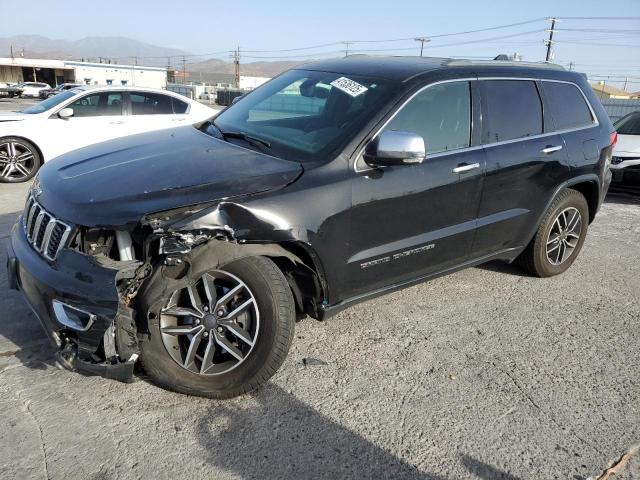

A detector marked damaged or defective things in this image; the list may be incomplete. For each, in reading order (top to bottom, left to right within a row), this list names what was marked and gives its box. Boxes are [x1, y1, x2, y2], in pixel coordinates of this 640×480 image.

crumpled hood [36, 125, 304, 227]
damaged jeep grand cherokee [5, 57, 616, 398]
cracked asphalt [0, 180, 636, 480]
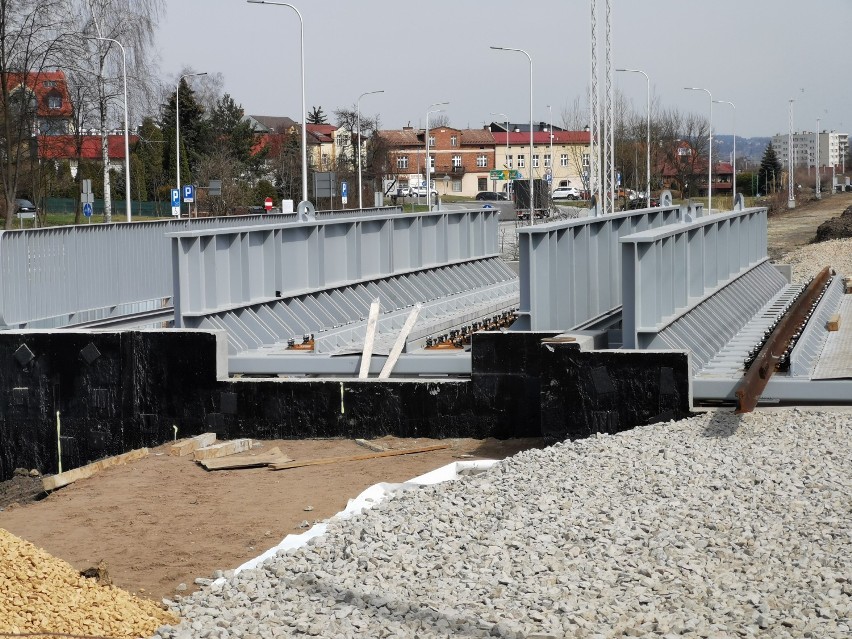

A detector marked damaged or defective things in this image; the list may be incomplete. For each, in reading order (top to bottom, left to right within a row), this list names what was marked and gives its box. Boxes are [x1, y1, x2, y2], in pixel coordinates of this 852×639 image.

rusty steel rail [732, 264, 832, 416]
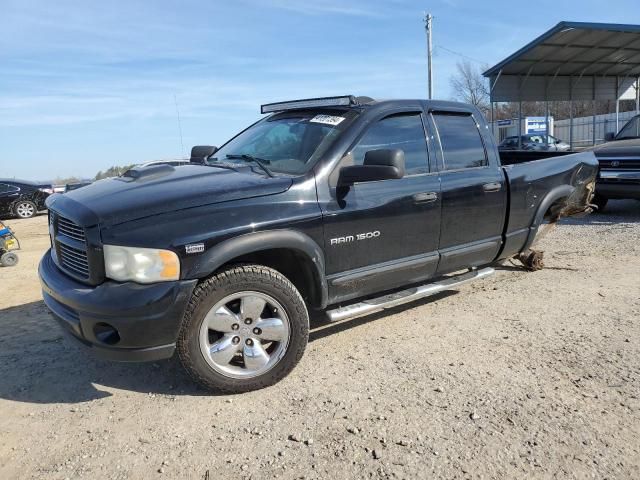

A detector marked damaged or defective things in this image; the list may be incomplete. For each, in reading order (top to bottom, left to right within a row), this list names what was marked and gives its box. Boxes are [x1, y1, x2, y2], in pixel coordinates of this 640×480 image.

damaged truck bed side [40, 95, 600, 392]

===============

Your goal: Retype each line of the records exactly as it reads; no pictures belong in the copy.

Response to the task:
A detector marked damaged or defective things in this image; the list may be incomplete. For each, in reading order (top to bottom, left to right within a row), this list names what was marked and gives its box. Boxes are [x1, y1, x2, y2], in pixel coordinates of this 640×480 image.

crumpled hood [36, 125, 304, 227]
damaged jeep grand cherokee [5, 57, 616, 398]
cracked asphalt [0, 180, 636, 480]

A detector marked damaged or defective things in this image; the list may be incomplete. For each, in reading order (top to bottom, left to right within a row), this list names what was marked and gives its box. Boxes are [x1, y1, x2, y2], in pixel coordinates of this 852×639 image.

rusty steel rail [732, 264, 832, 416]

A detector marked damaged or defective things in this image; the list may be incomplete. For each, in reading order (top to bottom, left to right within a row), this list names what was marked and gives its box. Boxes are [x1, y1, x2, y2], in pixel coordinates of this 640×480 image.

damaged truck bed side [40, 95, 600, 392]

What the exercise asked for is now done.